Siyasal dilin insanlar üzerindeki etkisi çok fazla ve çok sarsıcı.
Hakiki düşünce insanlarının, bilgelerin, önderlerin, eserlerin, geçmiş birikimlerin etkisinin azalması günümüz siyasal dilinin yanlışlıklarından ve yapaylıklarından kaynaklanmaktadır. Düşünen insandan çok güdülen insan öncelik kazanmakta.
Siyasal dil günlüktür, pragmatisttir, çıkarcıdır. Siyasal dil her zaman doğru söylemez. Yanıltıcıdır. İnsanları inandırmanın türlü yolları denenir. Bunlar gerçek olsun ya da olmasın fark etmiyor.

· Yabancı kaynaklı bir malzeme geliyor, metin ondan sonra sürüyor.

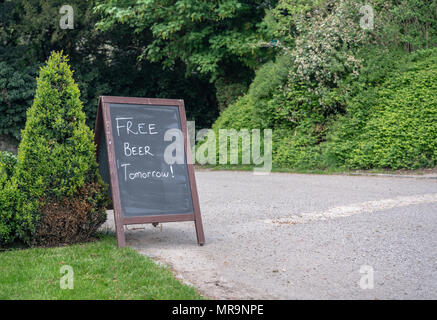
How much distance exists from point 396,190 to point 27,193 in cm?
705

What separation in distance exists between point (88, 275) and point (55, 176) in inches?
60.9

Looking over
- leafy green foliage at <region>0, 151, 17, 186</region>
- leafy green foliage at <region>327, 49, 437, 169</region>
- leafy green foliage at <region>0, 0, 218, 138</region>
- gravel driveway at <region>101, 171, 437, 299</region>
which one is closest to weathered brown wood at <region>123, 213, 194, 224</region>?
gravel driveway at <region>101, 171, 437, 299</region>

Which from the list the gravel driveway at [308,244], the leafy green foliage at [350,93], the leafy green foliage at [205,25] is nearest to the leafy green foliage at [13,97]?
the leafy green foliage at [205,25]

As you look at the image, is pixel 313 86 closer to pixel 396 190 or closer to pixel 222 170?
pixel 222 170

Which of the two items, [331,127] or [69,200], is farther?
[331,127]

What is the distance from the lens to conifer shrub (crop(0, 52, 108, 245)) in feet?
17.8

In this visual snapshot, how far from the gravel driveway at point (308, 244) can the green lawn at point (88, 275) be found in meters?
0.29

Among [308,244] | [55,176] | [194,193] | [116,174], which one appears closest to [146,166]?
[116,174]

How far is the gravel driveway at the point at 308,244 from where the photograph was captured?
4.40 meters

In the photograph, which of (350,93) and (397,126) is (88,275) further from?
(350,93)

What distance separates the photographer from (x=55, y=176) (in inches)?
220

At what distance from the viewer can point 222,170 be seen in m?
15.8

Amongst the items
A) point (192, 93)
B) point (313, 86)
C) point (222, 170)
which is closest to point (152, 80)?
point (192, 93)

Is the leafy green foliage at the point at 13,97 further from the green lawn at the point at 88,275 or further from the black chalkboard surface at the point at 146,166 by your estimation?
the green lawn at the point at 88,275
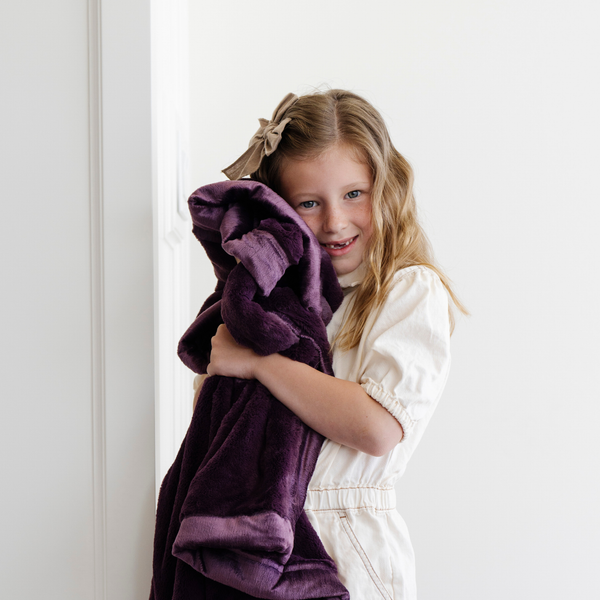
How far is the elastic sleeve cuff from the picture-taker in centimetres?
67

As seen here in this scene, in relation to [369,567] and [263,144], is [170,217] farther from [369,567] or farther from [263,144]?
[369,567]

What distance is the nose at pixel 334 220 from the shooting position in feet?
2.55

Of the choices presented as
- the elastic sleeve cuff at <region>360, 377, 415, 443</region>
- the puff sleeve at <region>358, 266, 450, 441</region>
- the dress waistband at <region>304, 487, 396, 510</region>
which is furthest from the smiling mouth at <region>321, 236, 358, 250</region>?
the dress waistband at <region>304, 487, 396, 510</region>

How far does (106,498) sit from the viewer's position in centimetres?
87

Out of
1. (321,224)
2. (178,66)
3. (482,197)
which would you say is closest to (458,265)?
(482,197)

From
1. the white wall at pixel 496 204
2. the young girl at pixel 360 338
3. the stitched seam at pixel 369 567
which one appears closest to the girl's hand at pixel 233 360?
the young girl at pixel 360 338

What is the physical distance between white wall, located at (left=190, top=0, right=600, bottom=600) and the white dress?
18.0 inches

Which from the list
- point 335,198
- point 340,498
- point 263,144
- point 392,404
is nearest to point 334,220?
point 335,198

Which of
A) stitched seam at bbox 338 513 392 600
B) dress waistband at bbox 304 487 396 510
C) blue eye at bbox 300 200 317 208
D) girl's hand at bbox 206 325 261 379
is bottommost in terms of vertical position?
stitched seam at bbox 338 513 392 600

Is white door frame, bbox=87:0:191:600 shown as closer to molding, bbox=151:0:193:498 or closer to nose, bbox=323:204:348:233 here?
molding, bbox=151:0:193:498

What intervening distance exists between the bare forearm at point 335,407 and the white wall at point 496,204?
54 cm

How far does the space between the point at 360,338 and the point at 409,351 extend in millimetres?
100

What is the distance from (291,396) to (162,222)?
16.0 inches

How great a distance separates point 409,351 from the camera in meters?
0.68
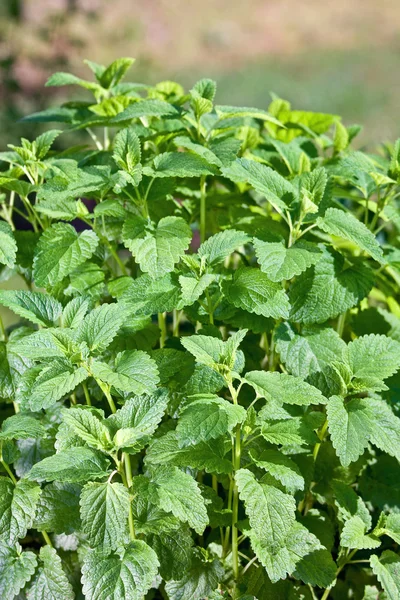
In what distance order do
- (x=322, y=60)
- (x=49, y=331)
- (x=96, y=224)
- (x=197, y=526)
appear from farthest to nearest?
(x=322, y=60) → (x=96, y=224) → (x=49, y=331) → (x=197, y=526)

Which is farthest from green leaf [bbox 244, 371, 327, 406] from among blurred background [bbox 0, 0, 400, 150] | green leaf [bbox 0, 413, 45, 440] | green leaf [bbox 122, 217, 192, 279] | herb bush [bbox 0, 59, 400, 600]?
blurred background [bbox 0, 0, 400, 150]

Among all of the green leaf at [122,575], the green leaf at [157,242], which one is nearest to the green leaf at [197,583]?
the green leaf at [122,575]

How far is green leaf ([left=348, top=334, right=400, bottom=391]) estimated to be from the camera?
1014 mm

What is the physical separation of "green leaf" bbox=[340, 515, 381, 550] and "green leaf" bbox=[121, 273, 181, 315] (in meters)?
0.40

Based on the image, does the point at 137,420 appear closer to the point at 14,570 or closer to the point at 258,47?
the point at 14,570

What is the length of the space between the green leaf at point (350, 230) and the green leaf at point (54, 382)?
44 centimetres

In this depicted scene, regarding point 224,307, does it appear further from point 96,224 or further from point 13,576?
point 13,576

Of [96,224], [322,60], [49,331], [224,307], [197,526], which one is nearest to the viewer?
[197,526]

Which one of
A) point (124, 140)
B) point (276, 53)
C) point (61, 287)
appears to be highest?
point (124, 140)

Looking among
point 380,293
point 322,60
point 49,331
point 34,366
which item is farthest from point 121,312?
point 322,60

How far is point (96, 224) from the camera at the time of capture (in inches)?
49.7

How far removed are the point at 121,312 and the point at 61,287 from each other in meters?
0.23

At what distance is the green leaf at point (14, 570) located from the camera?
3.32 ft

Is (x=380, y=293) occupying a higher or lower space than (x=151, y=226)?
lower
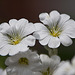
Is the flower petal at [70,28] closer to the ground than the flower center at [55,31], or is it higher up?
higher up

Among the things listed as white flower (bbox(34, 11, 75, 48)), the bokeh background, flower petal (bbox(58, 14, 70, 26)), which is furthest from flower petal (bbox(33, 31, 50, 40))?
the bokeh background

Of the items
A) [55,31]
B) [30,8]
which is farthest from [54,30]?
[30,8]

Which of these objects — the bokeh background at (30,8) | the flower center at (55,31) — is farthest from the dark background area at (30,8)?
the flower center at (55,31)

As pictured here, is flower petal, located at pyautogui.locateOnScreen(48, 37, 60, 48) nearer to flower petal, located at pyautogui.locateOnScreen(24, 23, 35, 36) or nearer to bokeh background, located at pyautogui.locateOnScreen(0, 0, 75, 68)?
flower petal, located at pyautogui.locateOnScreen(24, 23, 35, 36)

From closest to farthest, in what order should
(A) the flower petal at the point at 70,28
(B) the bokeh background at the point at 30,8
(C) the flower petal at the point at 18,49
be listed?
(C) the flower petal at the point at 18,49, (A) the flower petal at the point at 70,28, (B) the bokeh background at the point at 30,8

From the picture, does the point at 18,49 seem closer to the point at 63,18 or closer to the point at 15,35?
the point at 15,35

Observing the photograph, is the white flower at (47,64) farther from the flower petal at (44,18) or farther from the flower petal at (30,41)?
the flower petal at (44,18)

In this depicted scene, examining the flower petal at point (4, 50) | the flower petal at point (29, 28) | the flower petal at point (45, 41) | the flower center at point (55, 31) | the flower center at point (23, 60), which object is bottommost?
the flower center at point (23, 60)

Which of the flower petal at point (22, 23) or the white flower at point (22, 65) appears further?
the flower petal at point (22, 23)
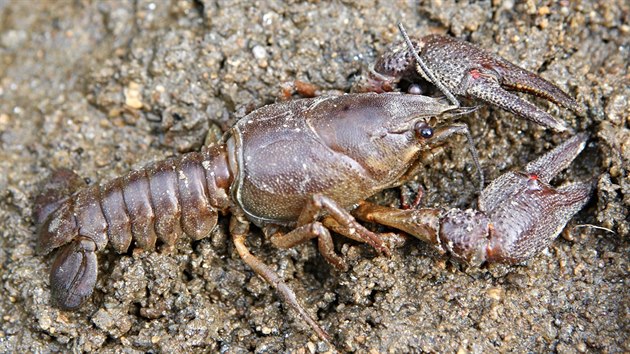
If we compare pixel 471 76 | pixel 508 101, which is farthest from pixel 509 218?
pixel 471 76

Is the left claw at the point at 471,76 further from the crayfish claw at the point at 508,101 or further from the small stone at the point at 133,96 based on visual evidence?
the small stone at the point at 133,96

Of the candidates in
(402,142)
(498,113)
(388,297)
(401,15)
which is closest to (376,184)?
(402,142)

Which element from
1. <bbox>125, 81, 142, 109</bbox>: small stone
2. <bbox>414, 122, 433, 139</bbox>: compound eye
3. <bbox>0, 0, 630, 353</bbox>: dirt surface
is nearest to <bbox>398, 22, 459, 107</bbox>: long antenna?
<bbox>414, 122, 433, 139</bbox>: compound eye

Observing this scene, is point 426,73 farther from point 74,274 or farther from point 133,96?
point 74,274

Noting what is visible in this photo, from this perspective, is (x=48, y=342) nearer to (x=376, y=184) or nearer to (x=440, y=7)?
(x=376, y=184)

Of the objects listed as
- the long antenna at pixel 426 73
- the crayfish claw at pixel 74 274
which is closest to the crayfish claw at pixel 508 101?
the long antenna at pixel 426 73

Propagandanın dili İslâm inanç ve düşüncesiyle örtüşmüyor. Günümüz propagandası reklâmlar gibi yanılsatıcıdır. İnsana olmadık bir bakış getirir. Nesneyi, olay ve durumları tersyüz etmenin bir cambazlığıdır. İnsanı hakikate ulaştırmak yerine olmayanların peşinden koşturur. Kitleler ise buna aldanır, aldandığını bile bile inan getirir. Bunun birçok yakıştırmaları olur. Kötüler içinde kötünün iyisini tercih etme: “ehven-i şer” diyerek aldanmasını sürdürür. Öyle olur ki zamanı gelince artık onun bir hakikati olur.

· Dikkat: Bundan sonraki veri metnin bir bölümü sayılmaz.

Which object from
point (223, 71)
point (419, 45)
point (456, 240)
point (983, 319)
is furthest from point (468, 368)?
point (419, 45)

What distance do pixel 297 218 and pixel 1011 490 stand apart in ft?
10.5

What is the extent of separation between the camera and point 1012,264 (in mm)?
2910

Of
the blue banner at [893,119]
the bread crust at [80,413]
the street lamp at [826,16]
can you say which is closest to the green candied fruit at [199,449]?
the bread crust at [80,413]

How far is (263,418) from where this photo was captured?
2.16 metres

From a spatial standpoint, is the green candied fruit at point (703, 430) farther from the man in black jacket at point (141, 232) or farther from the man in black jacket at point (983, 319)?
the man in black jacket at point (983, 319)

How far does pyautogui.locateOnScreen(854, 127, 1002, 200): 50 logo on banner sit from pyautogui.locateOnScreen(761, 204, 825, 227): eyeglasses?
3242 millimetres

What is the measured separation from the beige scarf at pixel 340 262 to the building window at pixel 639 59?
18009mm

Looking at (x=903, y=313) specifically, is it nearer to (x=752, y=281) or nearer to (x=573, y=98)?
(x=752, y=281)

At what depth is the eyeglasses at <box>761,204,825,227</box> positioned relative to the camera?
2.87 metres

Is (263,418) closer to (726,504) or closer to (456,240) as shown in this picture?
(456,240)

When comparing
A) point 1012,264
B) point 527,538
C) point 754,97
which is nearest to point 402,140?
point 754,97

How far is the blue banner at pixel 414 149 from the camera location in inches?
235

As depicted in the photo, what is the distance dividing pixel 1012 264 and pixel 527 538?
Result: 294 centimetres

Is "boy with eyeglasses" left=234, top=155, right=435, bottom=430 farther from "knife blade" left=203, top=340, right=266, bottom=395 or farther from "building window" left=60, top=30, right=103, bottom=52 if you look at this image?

Hakikat medeniyetinin, inancının, ilkelerinin bunun yarında bir yeri ve değeri olmaz. Gözler yanılsamaya alışkın, işitilen sesler kanıksanmaya başlanır. Doğruların bile artık onların yanında hiçbir anlamı olmaz.
Sosyal medya günümüz insan panayırıdır. Orada bir çarşıda, mahallede, kasabada olan biteni görürsünüz. İnsanı anlamanın en iyi yolu da budur. Yüz yüze olununca insanlar kendilerini kamufle edebilirler, gerçek yüzlerini göstermeyebilirler. İnsanların tutumlarını, hâllerini, gerçek yüzlerini sosyal medyada rahatlıkla görebilirsiniz. Saldırganlıklarını, politize olmuş yüz ifadelerini, üsluplarını içiniz acıyarak anlarsınız. Üzülürsünüz. Bu Müslümanlar ne zaman hangi koşullarda böyle oldular, neden böyle olmayı tercih ettiler? Neden insanlara hakaret etmeyi bir dil olarak kullandılar? Dahası göz göre göre yalana ve sahte olana göz yumabiliyorlar ve söyleyebiliyorlar?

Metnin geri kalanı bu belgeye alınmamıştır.